To begin with a seemingly random remark, note that
$$4(1-s^2)\gt(2-s)^2\quad\text{for }0\lt s\le{1\over\sqrt2}\approx0.707$$
This is because the inequality simplifies to $s(4-5s)\gt0$, which holds for $0\lt s\lt{4\over5}=0.8$.
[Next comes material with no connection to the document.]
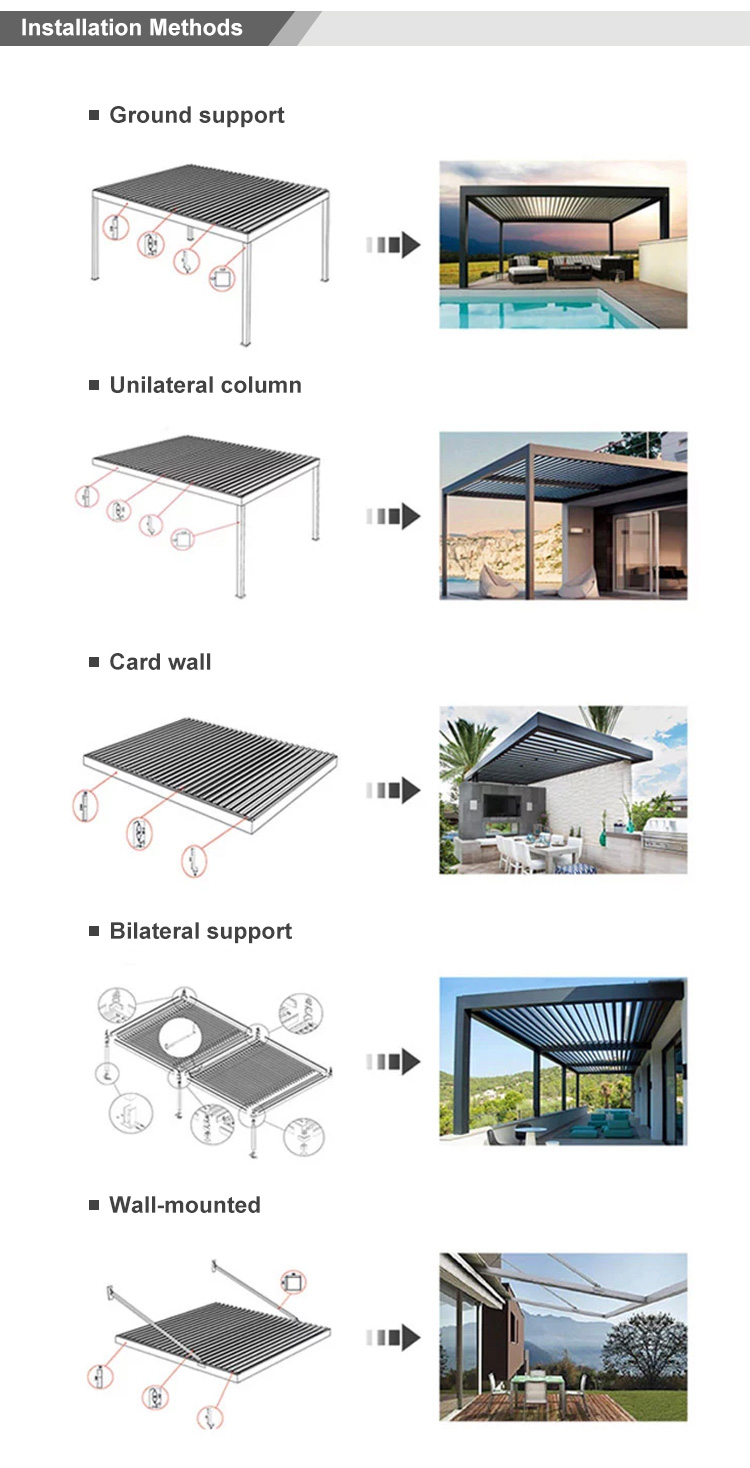 Folding pergola pergola roof kits lowes sunrooms panels for sale sunroom roof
Now down to business. As noted by Takahiro Waki in comments, the equation $2^{1-x}+2^{\sqrt{2x-x^2}}=3$ is equivalent to
$$2^{\sin\theta}+2^{\cos\theta}=3$$
with $-{\pi\over2}\le\theta\le{\pi\over2}$. It's easy to see that $2^{\sin\theta}+2^{\cos\theta}\lt3$ for $-{\pi\over2}\le\theta\lt0$, and equality is achieved at $\theta=0$ and $\theta={\pi\over2}$ (corresponding to $x=1$ and $x=0$, respectively). So it remains to show
$$2^{\sin\theta}+2^{\cos\theta}\gt3\quad\text{for }0\lt\theta\lt{\pi\over2}$$
Actually, by the symmetry $\sin({\pi\over2}-\theta)=\cos\theta$ (and vice versa), we need only prove it in the interval $0\lt\theta\le{\pi\over4}$. Now let's abbreviate this to
$$2^s+2^c\gt3$$
where $0\lt s\le{1\over\sqrt2}$ and $c=\sqrt{1-s^2}$. To prove this, let's make clever use of AGM:
$$2^s+2^c=2^s+2^{c-1}+2^{c-1}\ge3\sqrt[3]{2^{s+2c-2}}$$
Thus we need only prove $s+2c-2\gt0$ for $0\lt s\le{1\over\sqrt2}$. But this is straightforward: Since $c\ge0$, we have
$$\begin{align}
s+2c-2\gt0
&\iff2c\gt(2-s)\\
&\iff4c^2\gt(2-s)^2\\
&\iff4(1-s^2)\gt(2-s)^2
\end{align}$$
which takes us back to the obviously now non-random remark at the beginning.